PolskaHorror na pogrzebie. Pomylono zwłoki

Horror na pogrzebie. Pomylono zwłoki

Do traumatycznego zdarzenia doszło na Podhalu. Podczas przygotowań do pogrzebu pomylono zwłoki kobiety i mężczyzny. Co więcej, jak gdyby nigdy nic, w kobiecy strój ubrano zmarłego tego samego dnia 72-latka. Prawda wyszła na jaw dopiero w dniu pochówku 68-letniej Krystyny.

Horror na pogrzebie. W trumnie leżał sąsiad w stroju zmarłej matki
Horror na pogrzebie. W trumnie leżał sąsiad w stroju zmarłej matki
Piotr Hukalo

31.03.2022 20:54

Wcześniej żałobnicy przez dwa dni modlili się przy zamkniętej trumnie. Gdy ostatniego dnia rodzina chciała po raz ostatni zobaczyć swoją bliską, zdecydowano się podnieść wieko, co wprawiło uczestników ceremonii w szok.

W trumnie, zamiast Krystyny Kuros, znajdował się mężczyzna ubrany w strój, który w zakładzie pogrzebowym zostawiono dla zmarłej 68-latki.

- Modliliśmy się przy mamie, to znaczy - myśleliśmy, że przy mamie. Tymczasem mama cały czas leżała w prosektorium w Nowym Targu, a my modliliśmy się przy zwłokach kogoś innego. Otwarcie tej trumny to był szok -  opowiada portalowi podhale24.pl Maria Żółtek, córka zmarłej.

Zobacz też: tak Rosjanie obchodzą sankcje. Otwarte restauracje McDonald’s przyciągają tłumy

- Potem okazało się, że leżał w niej nasz sąsiad, który zmarł w szpitalu tego samego dnia, co mama, że pomylono zwłoki. Jak można pomylić kobietę z mężczyzną? Nie miał nogi, miał tatuaż na ręce. Moja mama z tatuażem na ręce? Gdybyśmy nie otworzyli tej trumny, on zostałby pochowany jako Krystyna Kuros. W rajstopach, w spódnicy – opowiada kobieta.

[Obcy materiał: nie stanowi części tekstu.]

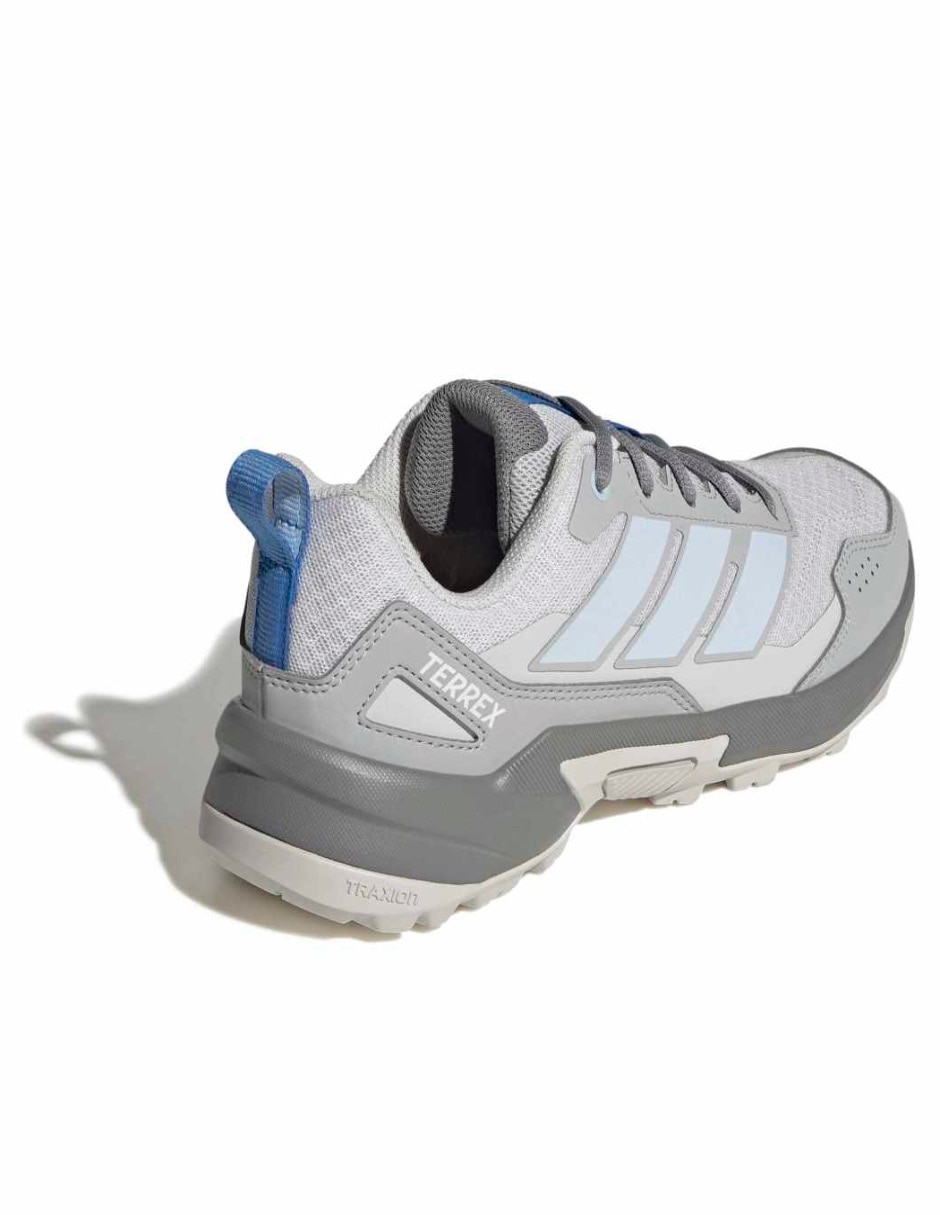 Tenis terrex eastrail 3 w para senderismo de mujer 3
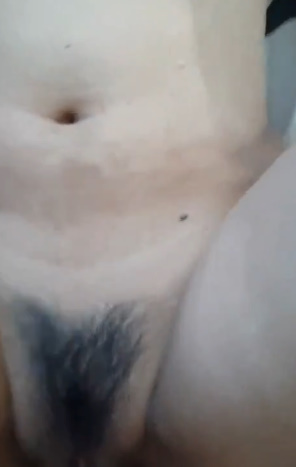 looking makes it hot_161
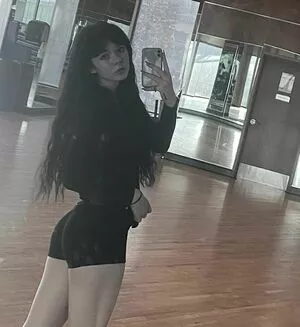 ezsy OnlyFans Leaked Free Thumbnail Picture - #CMvMF7LKQE
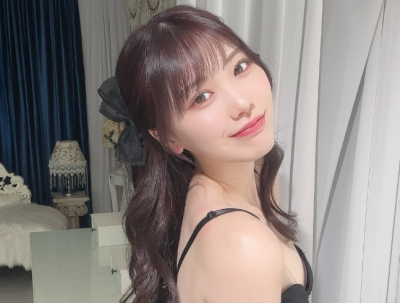 A片網站MissAV遭封鎖！網傳破解法　專家勸：帳號密碼恐瞬間外流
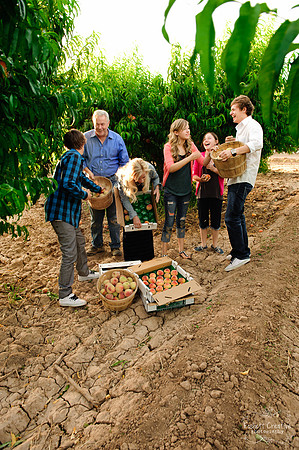2011-5 Schnepf Farms Whole Foods Shoot-2469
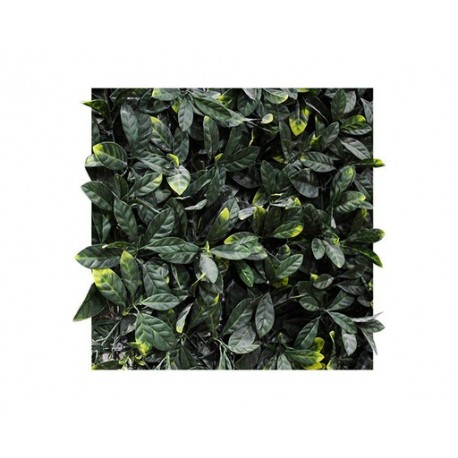 FOLLAJE ARTIFICIAL LAURE MTK (1M²)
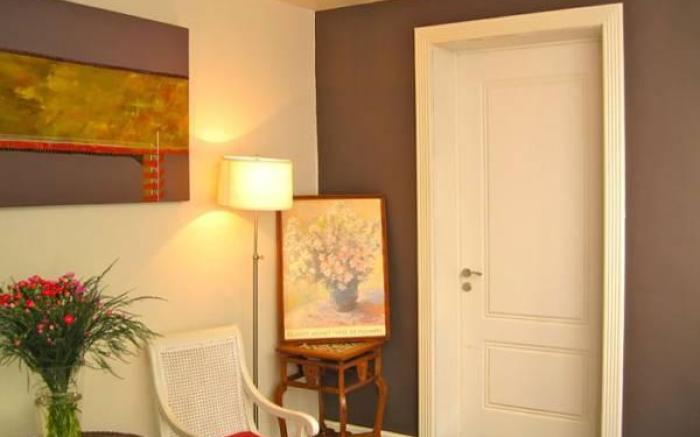 Hotel Villa Condesa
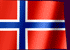 Norvegese nor
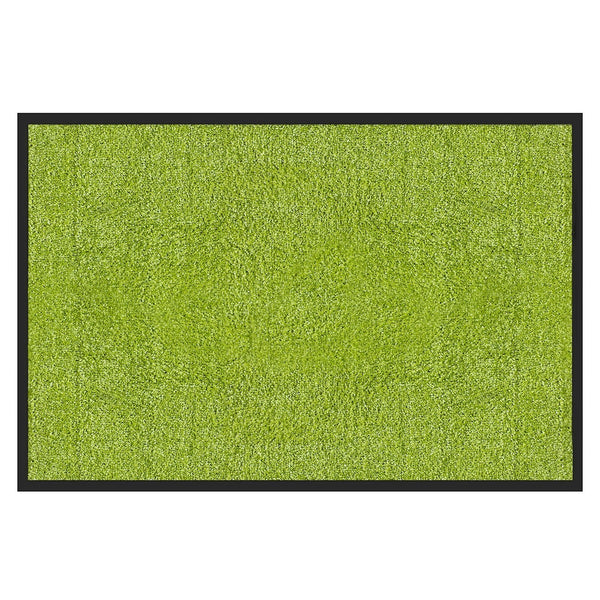 F1_Lime
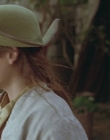 Filename=1999_-_Treasure_Island_mp41806.jpg
Filesize=901KiB
Dimensions=1920x1080
Date added=Dec 29, 2023 1999_-_Treasure_Island_mp41806.jpg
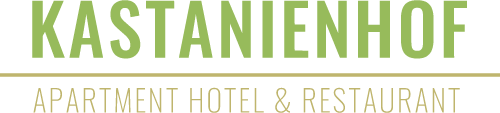 Logo Kastanienhof
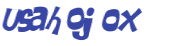 Captcha 챌린지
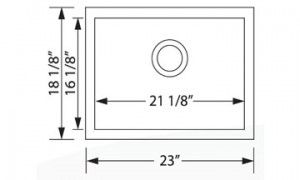 st409_cad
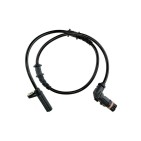 CAPTEUR ABS AVANT Gauche ou Droit MERCEDES C W203 CLC CL203 CLK SLK 2035400417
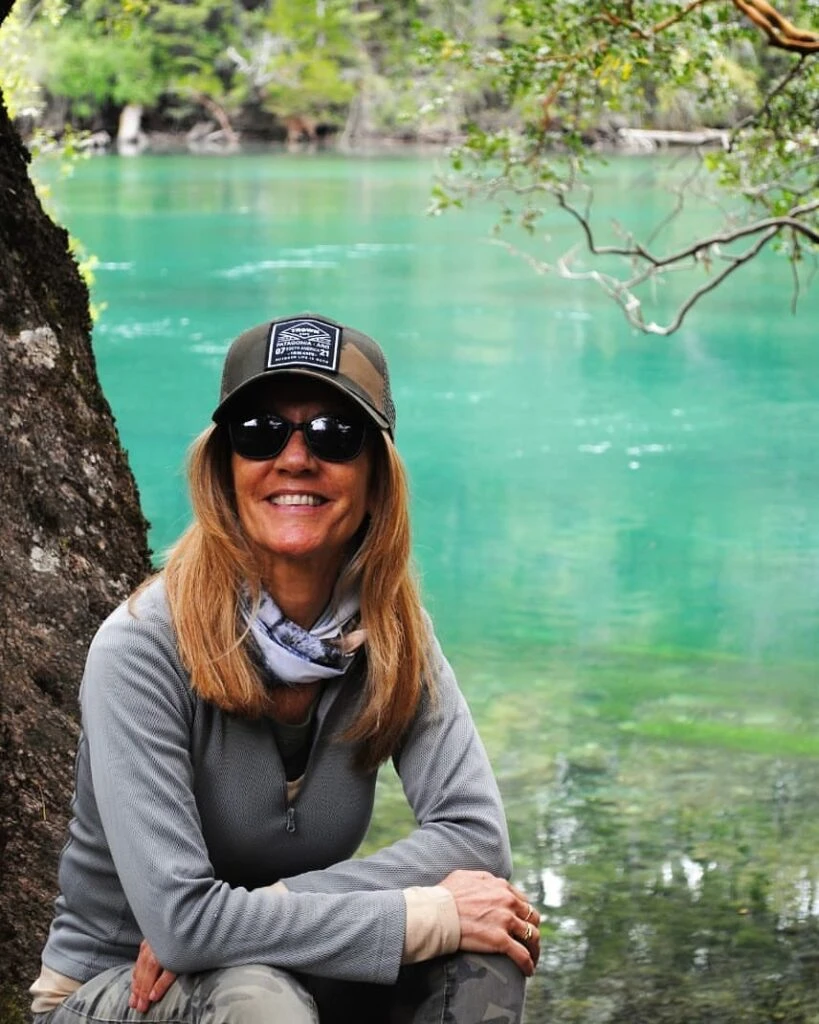 liliana beatriz llamas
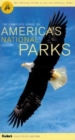 Image for Fodor Complete Guide to National Parks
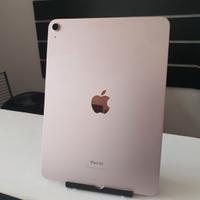 Ipad Air 5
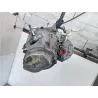 Recambio de caja cambios manual para citroën c4 berlina (06.2004) 1.6 hdi referencia OEM IAM 20DM75  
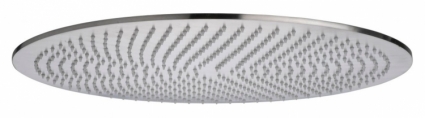 Верхний душ Cezares Butterfly CZR SP5 30 04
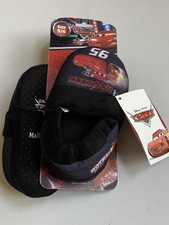 NEW Disney Cars Lightning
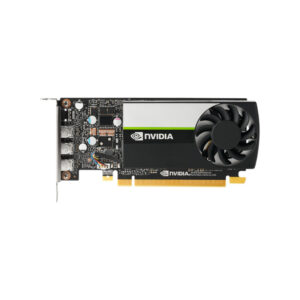 PNY Nvidia T400 4GB GDDR6 64-bit Graphics Card ( VCNT4004GB-SB )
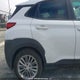 KM8K6CAA0KU392016 2019 Hyundai Kona 2.0L Luxury auction photo thumbnail 20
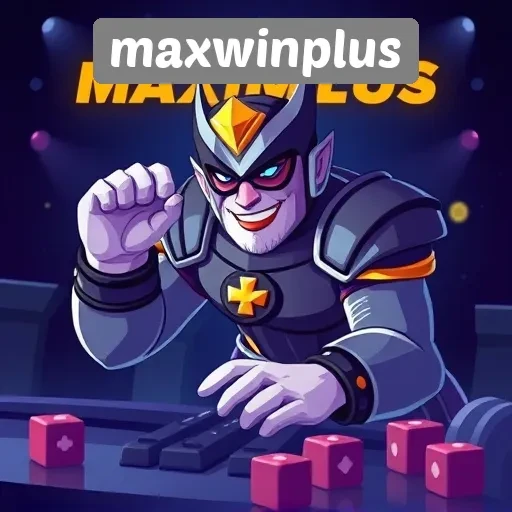 Kelebihan dan Kekurangan Maxwinplus dalam Industri Game Online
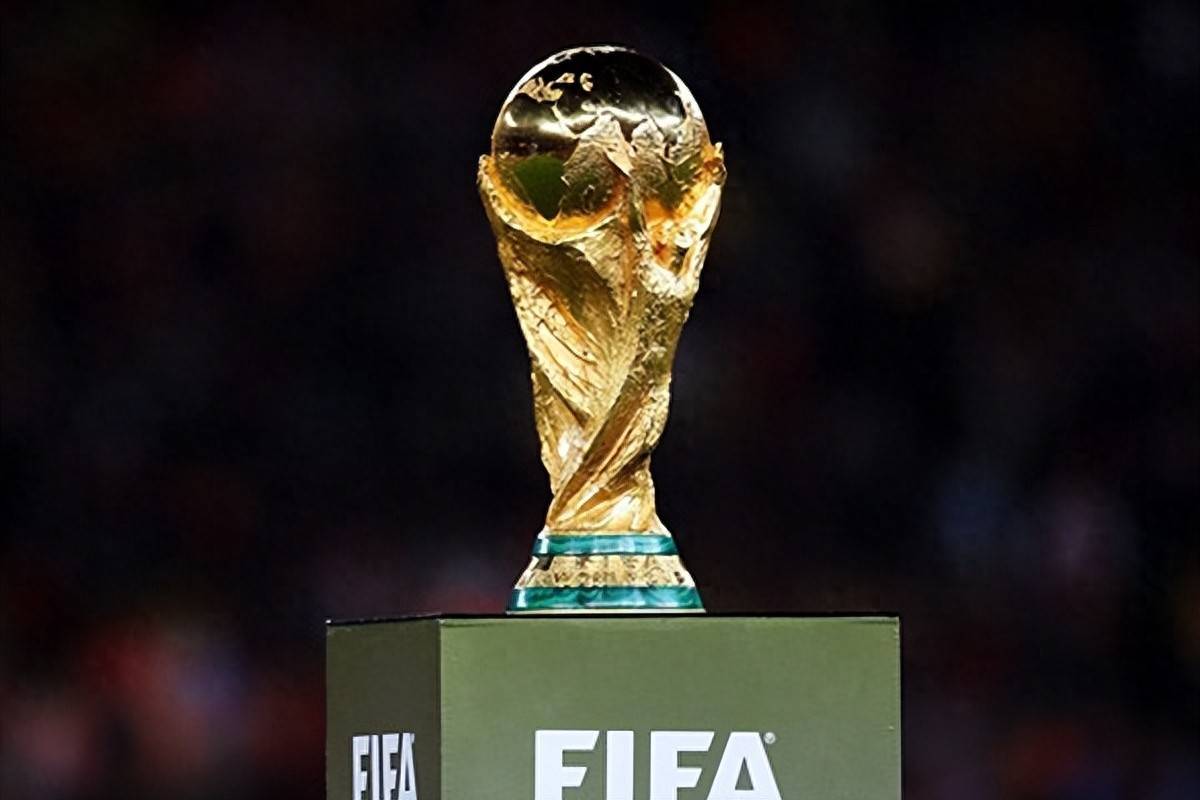 亚特兰大作 亚特兰大作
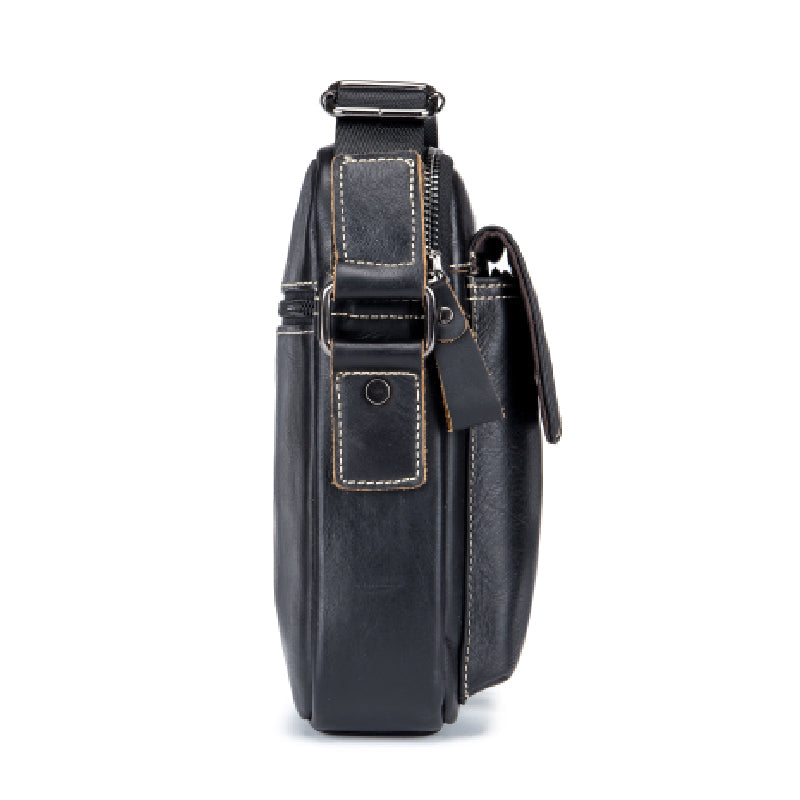 BULLCAPTAIN CB13 - Bullcaptain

Zaraz po odkryciu tragicznej pomyłki pracownicy zakładu pogrzebowego odwieźli ciało do prosektorium w Nowym Targu, a następnie przywieźli właściwe zwłoki. Wcześniej przebierając je we właściwy strój. Przez całe zamieszanie pogrzeb trzeba było przełożyć na kolejny dzień.

Winne prosektorium?

Właściciel domu pogrzebowego przekonuje, że w tej sprawie nie zawinili jego pracownicy. - My, jako zakład pogrzebowy, jeździmy do prosektorium do Nowego Targu. Przez jego pracownika ciało jest ubierane i wydawane. Ja zawiozłem tylko ubranie, a usługa ubierania i wydawania zwłok wykonywana jest w prosektorium. To tam doszło do pomyłki - przekonuje Grzegorz Sojka.

Zbigniew Hajnos, odpowiadający za pracę prosektorium odpiera zarzuty. Podkreśla, że kluczowy był tutaj dzień, w którym wydano ciało.

- W sobotę mamy dzień gospodarczy, dlatego zakład pogrzebowy sam przygotowuje ciało. A że ten pan miał dwa ciała z tej samej miejscowości, to najwidoczniej je pomylił. On robił wszystko sam, podpisał w książce identyfikację zwłok i odbiór. Mnie zawołał tylko po to, by pomóc mu do auta włożyć zamkniętą trumnę. W niedzielę zatelefonował do mnie przerażony pomyłką, przyjechał szybko, jak nigdy. Wyciągnęliśmy ciało z trumny, przebrałem. I na tym się skończyło. To był ewidentny błąd zakładu pogrzebowego – odpowiada.

Hajnos dodaje też, że postura obu zmarłych była podobna, choć były to osoby różnych płci.

Mężczyzna, 72-letni Józef Dydziak, został pochowany dzień po pochówku 68-latki. Pani Agnieszka, córka zmarłego, o pomyłce dowiedziała się dopiero od lokalnych dziennikarzy. Nie miała pojęcia, że jej ojciec o mało nie został pochowany jako kobieta.

Obie rodziny już rozmawiały ze sobą o zaistniałej sytuacji. Zamierzają podjąć kroki prawne wobec winnych pomyłki.